Monday, August 23, 2010
Daily Checklist to a Better Life
Tuesday, August 17, 2010
Blood Skies: Chapter One (Excerpt)
There was an apple on the tree. It was pure white: an orb like frozen snow. A tiny spider, as white as ice, crawled across its face. It stood in stark contrast to the small and withered tree, which sat lonely and decrepit against a bed of reeds in the shallow river bank. Muddy and dank waters drifted by in the bed, filled with foul runoff from the edge of The Reach. The wind echoed through the reeds, a slow, sad dirge powered by the wind that blew in from the vast tundra.
The sky felt low and flat, oppressive. The air was raw with cold. Cross stared out, past the lone tree and the dense skeletal foliage, at The Reach, an endless, colorless plain of ice floes, snow-covered hills, arctic waters and drifts of snow deep enough to drown in. The harsh white of The Reach marked the end of civilization: it was where the human haven of Thornn saw its sphere of influence end, and where the deadly hostility of the wilderness began. The horizon was dark, a thin line of shadow that lay compressed beneath the dead white sky.
“Eric? Are you okay?”
Snow was behind him, amidst the gravestones. The cold, hard ground was nearly blue, a thin and long field that stretched all of the way back to the lower defensive tiers of Thornn, which sat implacable, a funnel of reinforced red stone walls embalmed in arcane ice and surrounded by hexed concertina wire. The city was squat and ugly, a troglodyte atop a twisted snowbound hill. Thick plumes of dark smoke trailed from the industrial towers bound in Thornn’s outer walls like serpents into the stale sky. Cross heard the distant wail of klaxons and machinery.
His sister was bound in a pale cloak the color of her namesake. The ground, by comparison, was dirty and grey, as were the grave markers, low plates of steel and stone etched with the names of the departed. Thornn’s citizens could not actually be buried, but were cremated. The notion of the dead coming back as vampires was too much a possibility to be dismissed. Cross understood that it had been a real problem about ten years ago, back in the early days of the war. Now the melting down of the deceased was so standard a practice no one even thought twice about it.
“I’m fine,” he said. “Come and look at this.”

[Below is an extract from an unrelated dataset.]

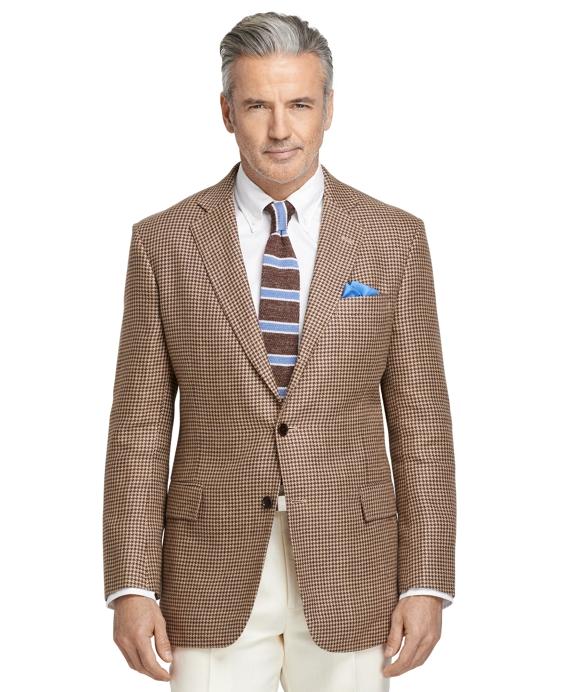Regent Fit Houndstooth Sport Coat Tan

Cross’ eyes roamed upward, to the sentry gargoyles that hovered over Thornn like circling stone ravens. Arcane storms invisible to the naked eye formed a crown in the air, a quiet cyclone of protective magical energies that emitted a constantly collapsing field of destructive power specially attuned to necrotic flesh.
Cross’ spirit moved out and away, floated near the edge of the grave field, then drifted back close to him. There was no danger there, even a mile outside of Thornn’s walls and so close to the openness of The Reach, so his spirit was at peace, and her calm filled him. She fell around him as a warm vapor that enveloped his body, a second skin that constantly tickled against his flesh. She’d been with him since he was ten, the time it had been discovered that he was a warlock. He could barely recall having been without her.
“What is that?” Snow asked. She was shorter than Cross by several inches. There was little mistaking their relation, for she had the same coal black hair and large green eyes, and they were both pale to the point of looking deathly. Her hair was cut short along the sides and back but was longer on top, and there was a single streak of white that ran from the center of her temple. Her choker was black leather set with a black cross. “Is that an apple? God, it must be rotten to the core.”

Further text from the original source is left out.